# Considering the Q7 TDI.



## watson007 (Oct 16, 2003)

Any feedback from current owners would be greatly appreciated. opcorn:


----------



## der Scherzkeks (Apr 17, 2006)

Fantastic car. I have just over 13K on mine (2010 / 6-spd tiptronic). The 2011 models get the 8-speed tip, but I love mine. The wife and I average close to 30mpg on road trips to see family, and low 20's around town. I have had zero issues with the car, and finding diesel fuel stations is not troubling in the least.


----------



## DrDomm (Feb 16, 2003)

I test drove one last week. I didn't love it as much as my 3.6L. I'm going to order a 3.0"T" S-Line tomorrow. But if fuel economy is what you want, then the TDI is a great choice.
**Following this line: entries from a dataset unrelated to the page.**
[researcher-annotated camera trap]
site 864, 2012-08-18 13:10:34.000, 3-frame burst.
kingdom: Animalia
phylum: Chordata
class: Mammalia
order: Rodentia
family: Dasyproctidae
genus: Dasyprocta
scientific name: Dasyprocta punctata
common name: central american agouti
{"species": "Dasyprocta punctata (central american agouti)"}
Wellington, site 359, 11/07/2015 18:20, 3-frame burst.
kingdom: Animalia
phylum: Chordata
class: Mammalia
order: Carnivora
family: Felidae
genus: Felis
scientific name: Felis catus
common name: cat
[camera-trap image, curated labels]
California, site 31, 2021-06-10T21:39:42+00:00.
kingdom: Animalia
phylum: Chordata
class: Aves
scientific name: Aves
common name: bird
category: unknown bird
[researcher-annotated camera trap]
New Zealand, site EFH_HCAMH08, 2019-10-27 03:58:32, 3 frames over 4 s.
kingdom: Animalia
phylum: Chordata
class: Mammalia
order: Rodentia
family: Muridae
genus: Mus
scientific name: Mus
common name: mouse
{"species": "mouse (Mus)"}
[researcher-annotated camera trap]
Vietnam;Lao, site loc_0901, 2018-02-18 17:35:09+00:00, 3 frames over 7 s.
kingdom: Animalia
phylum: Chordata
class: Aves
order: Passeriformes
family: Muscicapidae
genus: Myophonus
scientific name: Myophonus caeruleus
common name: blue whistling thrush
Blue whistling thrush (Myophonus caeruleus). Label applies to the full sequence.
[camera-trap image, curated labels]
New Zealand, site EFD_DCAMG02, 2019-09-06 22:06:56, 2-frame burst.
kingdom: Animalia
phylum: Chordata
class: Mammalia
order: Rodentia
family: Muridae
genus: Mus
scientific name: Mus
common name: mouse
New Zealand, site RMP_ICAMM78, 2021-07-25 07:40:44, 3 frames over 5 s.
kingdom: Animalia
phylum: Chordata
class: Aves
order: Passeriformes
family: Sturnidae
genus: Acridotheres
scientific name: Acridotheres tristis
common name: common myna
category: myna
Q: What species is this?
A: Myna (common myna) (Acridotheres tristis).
FYI, Q7's are are in short supply so don't think too long.


----------



## watson007 (Oct 16, 2003)

*I ordered it yesterday*

Decided to take the plunge. Can't wait until it arrives in March.


----------



## YRS (Dec 16, 2010)

*Q7 TDI -- Can't go wrong*

Wife now has 28K on hers...she gushes about it all the time. Great mileage, comfortable, beautifully built, great torque, and oh by the way drop dead gorgeous. ...great product.


----------



## ra34mbux (Dec 17, 2010)

bought one this weekend on a whim trade-in of my 09 A4. do alot of 700 mi weekends. drove it 400 mi night i picked it up. still in honeymoon phase, no complaints


----------



## jeglseder (Mar 7, 2000)

I'm trying to talk my wife into getting one of these over the Volvo XC90. I suppose I just need to have her drive it and hopefully it will sell itself.


----------



## Ricky Bobby (Sep 29, 2005)

my mom LOVES hers, great mileage with it, she has an 11 Prestige S-line Mugello Blue with the optional 21" wheels, i think she has 7k on it since picking it up end of september.


The new 8 speed tranny is so smooth too, I hope the truck stays in our family for a long time! I highly endorse getting one :thumbup:


----------